What monitors Skyline and how do you monitor Skyline? What are the key things that need to be monitored? What are the expected values? All good questions.

Thunder is a Skyline app that monitors all the Skyline apps and Redis (mariadb, memcached and Graphite to be added in the near future) and notifies on significant changes to any of these components. Thunder also monitors operational changes in terms of volumes of metrics received, app run times, etc and also notifies on these aspects.

Although Skyline will monitor all of these things via the normal analysis of its own metrics, Thunder ensures that the key the operational aspects of all the parts of the Skyline stack are performing as expected without the user needing to configure alerts for lots metrics which they do not know.

Thunder can alert via SMTP, Slack and/or PagerDuty and as with all Skyline things each check can be enabled/disabled and configured in settings.THUNDER_OPTS and settings.THUNDER_CHECKS, the defaults should be sufficient to start with.
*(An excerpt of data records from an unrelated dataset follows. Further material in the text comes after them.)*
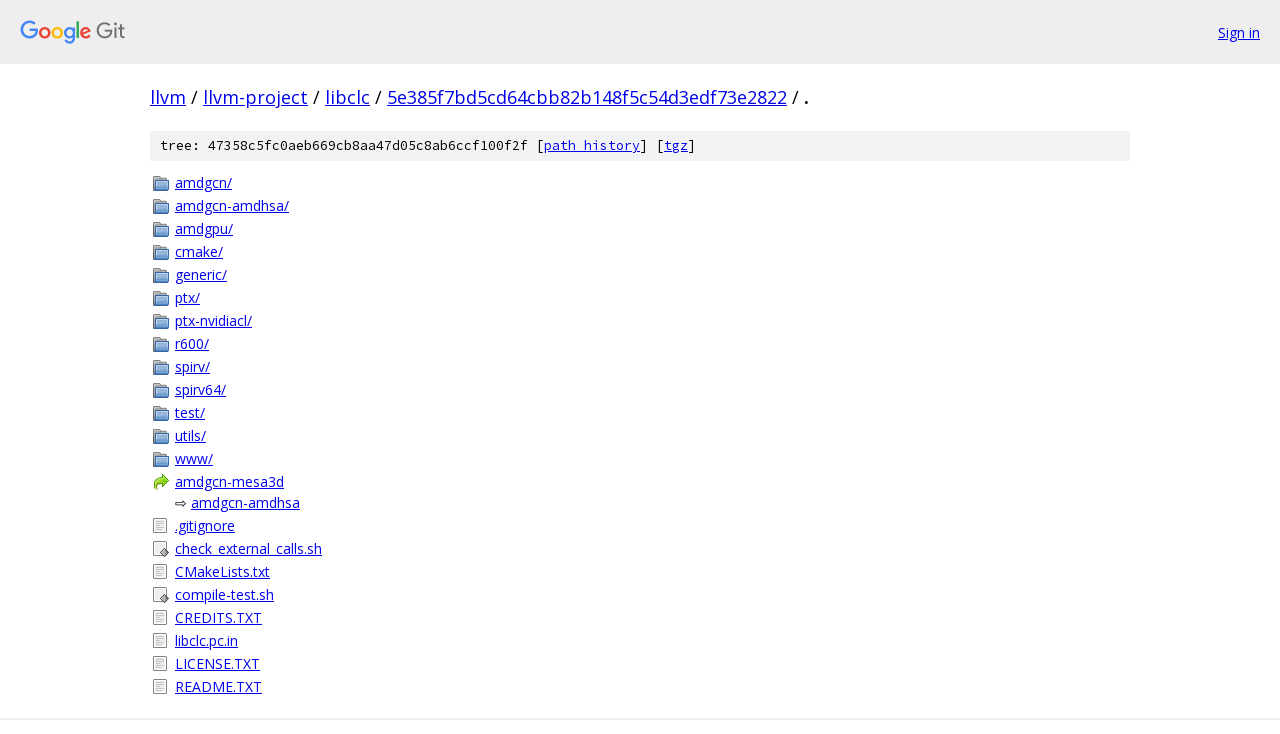

--- FILE ---
content_type: text/html; charset=utf-8
request_url: https://llvm.googlesource.com/llvm-project/libclc/+/5e385f7bd5cd64cbb82b148f5c54d3edf73e2822/
body_size: 1039
content:
<!DOCTYPE html><html lang="en"><head><meta charset="utf-8"><meta name="viewport" content="width=device-width, initial-scale=1"><title>/ - llvm-project/libclc - Git at Google</title><link rel="stylesheet" type="text/css" href="/+static/base.css"><!-- default customHeadTagPart --></head><body class="Site"><header class="Site-header"><div class="Header"><a class="Header-image" href="/"><img src="//www.gstatic.com/images/branding/lockups/2x/lockup_git_color_108x24dp.png" width="108" height="24" alt="Google Git"></a><div class="Header-menu"> <a class="Header-menuItem" href="https://accounts.google.com/AccountChooser?faa=1&amp;continue=https://llvm.googlesource.com/login/llvm-project/libclc/%2B/5e385f7bd5cd64cbb82b148f5c54d3edf73e2822/">Sign in</a> </div></div></header><div class="Site-content"><div class="Container "><div class="Breadcrumbs"><a class="Breadcrumbs-crumb" href="/?format=HTML">llvm</a> / <a class="Breadcrumbs-crumb" href="/llvm-project/">llvm-project</a> / <a class="Breadcrumbs-crumb" href="/llvm-project/libclc/">libclc</a> / <a class="Breadcrumbs-crumb" href="/llvm-project/libclc/+/5e385f7bd5cd64cbb82b148f5c54d3edf73e2822">5e385f7bd5cd64cbb82b148f5c54d3edf73e2822</a> / <span class="Breadcrumbs-crumb">.</span></div><div class="TreeDetail"><div class="u-sha1 u-monospace TreeDetail-sha1">tree: 47358c5fc0aeb669cb8aa47d05c8ab6ccf100f2f [<a href="/llvm-project/libclc/+log/5e385f7bd5cd64cbb82b148f5c54d3edf73e2822/">path history</a>] <span>[<a href="/llvm-project/libclc/+archive/5e385f7bd5cd64cbb82b148f5c54d3edf73e2822.tar.gz">tgz</a>]</span></div><ol class="FileList"><li class="FileList-item FileList-item--gitTree" title="Tree - amdgcn/"><a class="FileList-itemLink" href="/llvm-project/libclc/+/5e385f7bd5cd64cbb82b148f5c54d3edf73e2822/amdgcn/">amdgcn/</a></li><li class="FileList-item FileList-item--gitTree" title="Tree - amdgcn-amdhsa/"><a class="FileList-itemLink" href="/llvm-project/libclc/+/5e385f7bd5cd64cbb82b148f5c54d3edf73e2822/amdgcn-amdhsa/">amdgcn-amdhsa/</a></li><li class="FileList-item FileList-item--gitTree" title="Tree - amdgpu/"><a class="FileList-itemLink" href="/llvm-project/libclc/+/5e385f7bd5cd64cbb82b148f5c54d3edf73e2822/amdgpu/">amdgpu/</a></li><li class="FileList-item FileList-item--gitTree" title="Tree - cmake/"><a class="FileList-itemLink" href="/llvm-project/libclc/+/5e385f7bd5cd64cbb82b148f5c54d3edf73e2822/cmake/">cmake/</a></li><li class="FileList-item FileList-item--gitTree" title="Tree - generic/"><a class="FileList-itemLink" href="/llvm-project/libclc/+/5e385f7bd5cd64cbb82b148f5c54d3edf73e2822/generic/">generic/</a></li><li class="FileList-item FileList-item--gitTree" title="Tree - ptx/"><a class="FileList-itemLink" href="/llvm-project/libclc/+/5e385f7bd5cd64cbb82b148f5c54d3edf73e2822/ptx/">ptx/</a></li><li class="FileList-item FileList-item--gitTree" title="Tree - ptx-nvidiacl/"><a class="FileList-itemLink" href="/llvm-project/libclc/+/5e385f7bd5cd64cbb82b148f5c54d3edf73e2822/ptx-nvidiacl/">ptx-nvidiacl/</a></li><li class="FileList-item FileList-item--gitTree" title="Tree - r600/"><a class="FileList-itemLink" href="/llvm-project/libclc/+/5e385f7bd5cd64cbb82b148f5c54d3edf73e2822/r600/">r600/</a></li><li class="FileList-item FileList-item--gitTree" title="Tree - spirv/"><a class="FileList-itemLink" href="/llvm-project/libclc/+/5e385f7bd5cd64cbb82b148f5c54d3edf73e2822/spirv/">spirv/</a></li><li class="FileList-item FileList-item--gitTree" title="Tree - spirv64/"><a class="FileList-itemLink" href="/llvm-project/libclc/+/5e385f7bd5cd64cbb82b148f5c54d3edf73e2822/spirv64/">spirv64/</a></li><li class="FileList-item FileList-item--gitTree" title="Tree - test/"><a class="FileList-itemLink" href="/llvm-project/libclc/+/5e385f7bd5cd64cbb82b148f5c54d3edf73e2822/test/">test/</a></li><li class="FileList-item FileList-item--gitTree" title="Tree - utils/"><a class="FileList-itemLink" href="/llvm-project/libclc/+/5e385f7bd5cd64cbb82b148f5c54d3edf73e2822/utils/">utils/</a></li><li class="FileList-item FileList-item--gitTree" title="Tree - www/"><a class="FileList-itemLink" href="/llvm-project/libclc/+/5e385f7bd5cd64cbb82b148f5c54d3edf73e2822/www/">www/</a></li><li class="FileList-item FileList-item--symlink" title="Symlink - amdgcn-mesa3d"><a class="FileList-itemLink" href="/llvm-project/libclc/+/5e385f7bd5cd64cbb82b148f5c54d3edf73e2822/amdgcn-mesa3d">amdgcn-mesa3d</a> &#x21e8; <a href="/llvm-project/libclc/+/5e385f7bd5cd64cbb82b148f5c54d3edf73e2822/amdgcn-amdhsa">amdgcn-amdhsa</a></li><li class="FileList-item FileList-item--regularFile" title="Regular file - .gitignore"><a class="FileList-itemLink" href="/llvm-project/libclc/+/5e385f7bd5cd64cbb82b148f5c54d3edf73e2822/.gitignore">.gitignore</a></li><li class="FileList-item FileList-item--executableFile" title="Executable file - check_external_calls.sh"><a class="FileList-itemLink" href="/llvm-project/libclc/+/5e385f7bd5cd64cbb82b148f5c54d3edf73e2822/check_external_calls.sh">check_external_calls.sh</a></li><li class="FileList-item FileList-item--regularFile" title="Regular file - CMakeLists.txt"><a class="FileList-itemLink" href="/llvm-project/libclc/+/5e385f7bd5cd64cbb82b148f5c54d3edf73e2822/CMakeLists.txt">CMakeLists.txt</a></li><li class="FileList-item FileList-item--executableFile" title="Executable file - compile-test.sh"><a class="FileList-itemLink" href="/llvm-project/libclc/+/5e385f7bd5cd64cbb82b148f5c54d3edf73e2822/compile-test.sh">compile-test.sh</a></li><li class="FileList-item FileList-item--regularFile" title="Regular file - CREDITS.TXT"><a class="FileList-itemLink" href="/llvm-project/libclc/+/5e385f7bd5cd64cbb82b148f5c54d3edf73e2822/CREDITS.TXT">CREDITS.TXT</a></li><li class="FileList-item FileList-item--regularFile" title="Regular file - libclc.pc.in"><a class="FileList-itemLink" href="/llvm-project/libclc/+/5e385f7bd5cd64cbb82b148f5c54d3edf73e2822/libclc.pc.in">libclc.pc.in</a></li><li class="FileList-item FileList-item--regularFile" title="Regular file - LICENSE.TXT"><a class="FileList-itemLink" href="/llvm-project/libclc/+/5e385f7bd5cd64cbb82b148f5c54d3edf73e2822/LICENSE.TXT">LICENSE.TXT</a></li><li class="FileList-item FileList-item--regularFile" title="Regular file - README.TXT"><a class="FileList-itemLink" href="/llvm-project/libclc/+/5e385f7bd5cd64cbb82b148f5c54d3edf73e2822/README.TXT">README.TXT</a></li></ol></div></div> <!-- Container --></div> <!-- Site-content --><footer class="Site-footer"><div class="Footer"><span class="Footer-poweredBy">Powered by <a href="https://gerrit.googlesource.com/gitiles/">Gitiles</a>| <a href="https://policies.google.com/privacy">Privacy</a>| <a href="https://policies.google.com/terms">Terms</a></span><span class="Footer-formats"><a class="u-monospace Footer-formatsItem" href="?format=TEXT">txt</a> <a class="u-monospace Footer-formatsItem" href="?format=JSON">json</a></span></div></footer></body></html>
But because every deployed Skyline instance will have different numbers of metrics being analysed, etc, many Thunder checks use proportional values to determine if changes are significant, all these values can be adjusted in settings.THUNDER_CHECKS

Thunder monitors that all enabled apps for DOWN and UP (recovered), each app creates a Redis key for itself periodically to let all the other apps know that it is UP.

Thunder monitors various aspects of each app and each of those are covered in their own pages, but basically Thunder monitors:

  • Apps and Redis are UP

  • Significant changes in metric volumes

  • Significant changes to run times and overruns